It's early morning, and the house is quiet - it's dark outside, and everyone is still sleeping. I love this time! I sit in comfort (please don't let that be an idol!), and I soak in the beautiful truths in Your Word. I feel like I can walk victoriously through anything. But last night reminded me again that I cannot!
Not even half of our family is here under one roof, but still there are 11 kids, with eight of them being six and under. That makes for lots of noise and lots of mess; lots of cooking and lots of dishwashing; lots of crying and lots of "Hey, Mimi...you know what?" And things are not yet as they should be with my husband, family... Trying to function in the midst of chaos has always been a challenge for me. And while I know that I am growing in my walk with You, I still fail so often and so miserably. Like last night...

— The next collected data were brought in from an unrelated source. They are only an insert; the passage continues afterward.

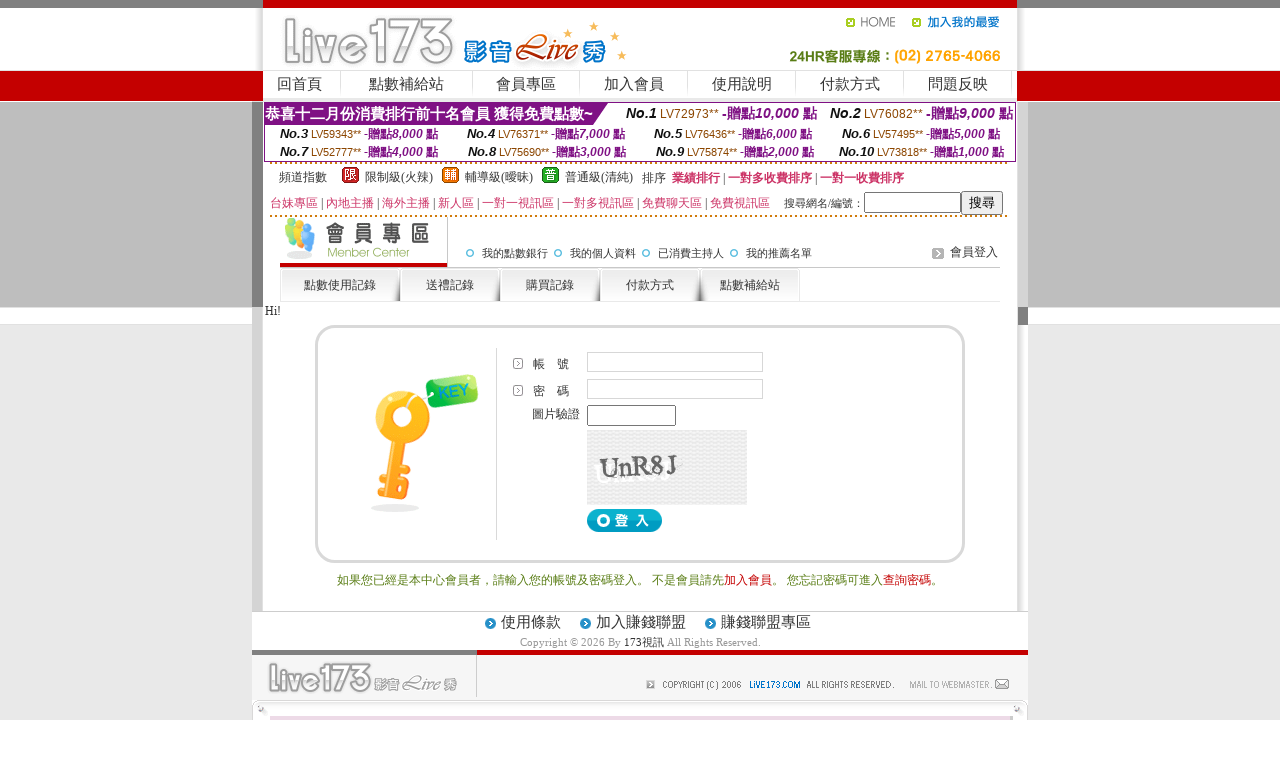

--- FILE ---
content_type: text/html; charset=Big5
request_url: http://efs58.com/V4/?AID=173470&FID=1807949&WEBID=
body_size: 391
content:
<script>alert('請先登入會員才能進入主播包廂')</script><script>location.href = '/index.phtml?PUT=up_logon&FID=1807949';</script><form method='POST' action='https://tk638.com/GO/' name='forms' id='SSLforms'>
<input type='hidden' name='CONNECT_ID' value=''>
<input type='hidden' name='FID' value='1807949'>
<input type='hidden' name='SID' value='sfri1c023mqc86ddpb4l2k3i93aj7bl8'>
<input type='hidden' name='AID' value='173470'>
<input type='hidden' name='LTYPE' value='U'>
<input type='hidden' name='WURL' value='http://efs58.com'>
</FORM><script Language='JavaScript'>document.getElementById('SSLforms').submit();self.window.focus();</script>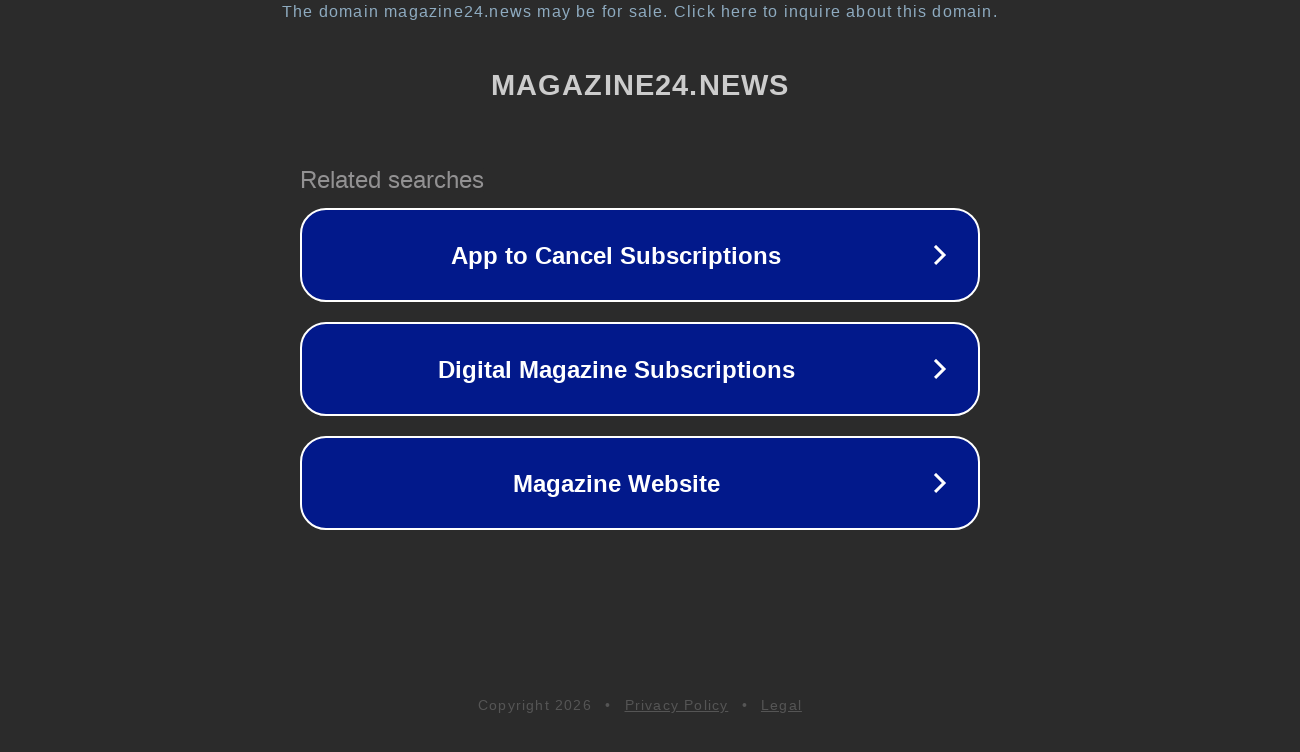

--- FILE ---
content_type: text/html; charset=utf-8
request_url: https://magazine24.news/44901qhsqitems/etidm17zhv.html
body_size: 1086
content:
<!doctype html>
<html data-adblockkey="MFwwDQYJKoZIhvcNAQEBBQADSwAwSAJBANDrp2lz7AOmADaN8tA50LsWcjLFyQFcb/P2Txc58oYOeILb3vBw7J6f4pamkAQVSQuqYsKx3YzdUHCvbVZvFUsCAwEAAQ==_y5NSUrrvQWadC9AOTE6DPboPgH46M8OYVhWjrlzF9c5H9EEsyDi/hjm9bzc41wjZn8Xb8FXg0x+d3WYNg4xoOw==" lang="en" style="background: #2B2B2B;">
<head>
    <meta charset="utf-8">
    <meta name="viewport" content="width=device-width, initial-scale=1">
    <link rel="icon" href="[data-uri]">
    <link rel="preconnect" href="https://www.google.com" crossorigin>
</head>
<body>
<div id="target" style="opacity: 0"></div>
<script>window.park = "[base64]";</script>
<script src="/bNlfANCjw.js"></script>
</body>
</html>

My attitude went completely south by the evening hours. My focus turned inward and it became all about me - "Oh, woe is poor me!" "No one cares! No one understands! No one has it as hard as I do!" "Am I even a believer? How can I be and still feel this way??" "God, why aren't You faster at changing me? I want to be perfect, as You are perfect!"
In the quiet of the early morning hours I see things so differently. Last night even my desire for perfection was all about me - so that I wouldn't have to suffer the humiliation of not being seen as perfect!! So easily I move to worldly sorrow and take my eyes off of You, the Beginner and the Completer of my faith. So quickly my soul begins to shrivel!
Thank you for Romans 7 this morning!! "For I do not do what I want, but I do the very thing I hate! For I know that nothing good dwells in me, that is in my flesh. For I have the desire to do what is right, but not the ability to carry it out. Wretched man that I am! Who will deliver me from this death? Thanks be to God through Jesus Christ our Lord!!!"
Thank you for this prayer verse this morning... "Hold me up, that I may be safe and have regard for Your statues continually." (Psalm 119:117) Please do that, Lord! Thank You for reminding me it IS all about You. You hold me up! So that I may be safe - yasa' - open, wide, free! Not shriveled!! You support me so that I am free to have regard for Your statutes continually...like "suffer the little children!" And "prefer one another!" And "reverence Your husband!" With Your support I am free to love the 1 Corinthians 13 way - in patience and kindness; without envy or boasting; without insisting on my own way; WITHOUT BEING IRRITABLE OR RESENTFUL!!" With You holding me up, I can bear all things and endure all things...and count it all joy!!
Lord, only by Your power can this day end differently. Please let me be singing when the evening comes! And when I do, let me remember that it is ONLY because YOU hold me up!